Contou que quando a distribuição de alimentos começou no dia 6 de Abril, um homem conhecido localmente como sendo secretário da Frelimo, que ficara encarregue de supervisionar a lista de distribuição, lhe disse que o seu nome não estava na lista. Disse-lhe para ir para casa e ficar à espera, que ele iria ter com ela mais tarde “para a ajudar, se ela o ajudasse também”. Explicou que o homem apareceu à noite com um saco de arroz, um saco de farinha de milho e um quilo de feijão. “Quando ele chegou, pousou os sacos no chão e começou a tocar naquilo [pénis] e a dizer que estava na hora de lhe agradecer”, revelou. “Mandei os meus filhos para casa da minha amiga. E quando eles saíram, dormi com ele.

Outra mulher, com quatro filhos, disse que o único nome da família na lista era o do seu pai e que a comida que lhe estava atribuída não era suficiente para alimentar a família de 17 pessoas. A mulher foi falar com um dos líderes da comunidade, que se ofereceu para ajudar. “Ele disse que me podia ajudar se eu tratasse bem dele”, contou. “Combinámos uma altura para nos encontrarmos e fazer aquilo [ter relações sexuais]. Quando acabámos, ele só me deu um quilo de feijão. Quando reclamei, ele disse-me: “Amanhã há mais.”

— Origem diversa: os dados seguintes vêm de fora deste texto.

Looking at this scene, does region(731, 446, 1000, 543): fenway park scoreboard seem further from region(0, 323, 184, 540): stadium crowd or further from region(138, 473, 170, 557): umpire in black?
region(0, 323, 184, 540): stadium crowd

Em 22 de Abril, a Human Rights Watch conversou com duas jovens mulheres do distrito de Nhamatanda que alegaram ter sido coagidas a ter relações sexuais em troca da inclusão dos seus nomes na lista de distribuição de alimentos por um líder local de Tica, que já estivera envolvido em abusos semelhantes. Ambas as mulheres se recusaram a fornecer mais detalhes, por receio de represálias. Uma das mulheres disse que foram repreendidas por um oficial local “por terem falado sobre o assunto”.

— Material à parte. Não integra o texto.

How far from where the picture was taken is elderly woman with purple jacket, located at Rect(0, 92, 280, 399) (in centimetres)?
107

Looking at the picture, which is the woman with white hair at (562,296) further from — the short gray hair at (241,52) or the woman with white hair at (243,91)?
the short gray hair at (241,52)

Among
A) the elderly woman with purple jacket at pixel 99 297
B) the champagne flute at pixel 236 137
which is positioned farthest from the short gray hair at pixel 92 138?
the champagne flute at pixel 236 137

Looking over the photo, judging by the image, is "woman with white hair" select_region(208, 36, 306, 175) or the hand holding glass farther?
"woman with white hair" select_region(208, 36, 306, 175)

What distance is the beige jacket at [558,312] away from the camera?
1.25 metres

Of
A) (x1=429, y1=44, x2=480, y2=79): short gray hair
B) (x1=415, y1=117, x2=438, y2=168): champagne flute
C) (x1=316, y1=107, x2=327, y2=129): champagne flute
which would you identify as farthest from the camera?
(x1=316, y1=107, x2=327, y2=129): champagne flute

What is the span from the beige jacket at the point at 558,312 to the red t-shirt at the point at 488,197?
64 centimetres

Um oficial da comunidade disse à Human Rights Watch que o administrador do posto de Tica convocou o líder envolvido nas atividades de exploração sexual para interrogatório mas não foi movida nenhuma ação disciplinar contra o mesmo. Outro líder local no distrito de Nhamatanda confirmou que os líderes da comunidade se reuniram com o homem e que este negou as alegações.

Os princípios das Nações Unidas que regem os deslocamentos internos estipulam que os deslocados internos “têm o direito de solicitar e receber proteção e assistência humanitária” das autoridades e “não devem ser perseguidos ou punidos por fazerem tal  pedido.” Quem prestar assistência tem de respeitar “os direitos humanos dos deslocados internos e tomar medidas adequadas”.

É fundamental que o governo moçambicano adote urgentemente medidas para prevenir a exploração sexual e o abuso das vítimas do ciclone e criar um ambiente no qual as mulheres possam fazer-se ouvir e denunciar os abusos, disse a Human Rights Watch. É importante que os parceiros internacionais, em particular a ONU, garantam uma vigilância mais apertada da conduta das autoridades locais durante a distribuição da ajuda humanitária.

“As autoridades moçambicanas têm a obrigação de garantir que todos recebem a proteção de que necessitam nesta situação, incluindo mulheres vulneráveis que correm risco de exploração e abuso sexual”, disse Mavhinga. “A ajuda humanitária de emergência deve ser dada livremente a todas as pessoas necessitadas e o governo, juntamente com os prestadores de ajuda, deve garantir que a distribuição de ajuda nunca é utilizada como uma oportunidade para cometer abusos.”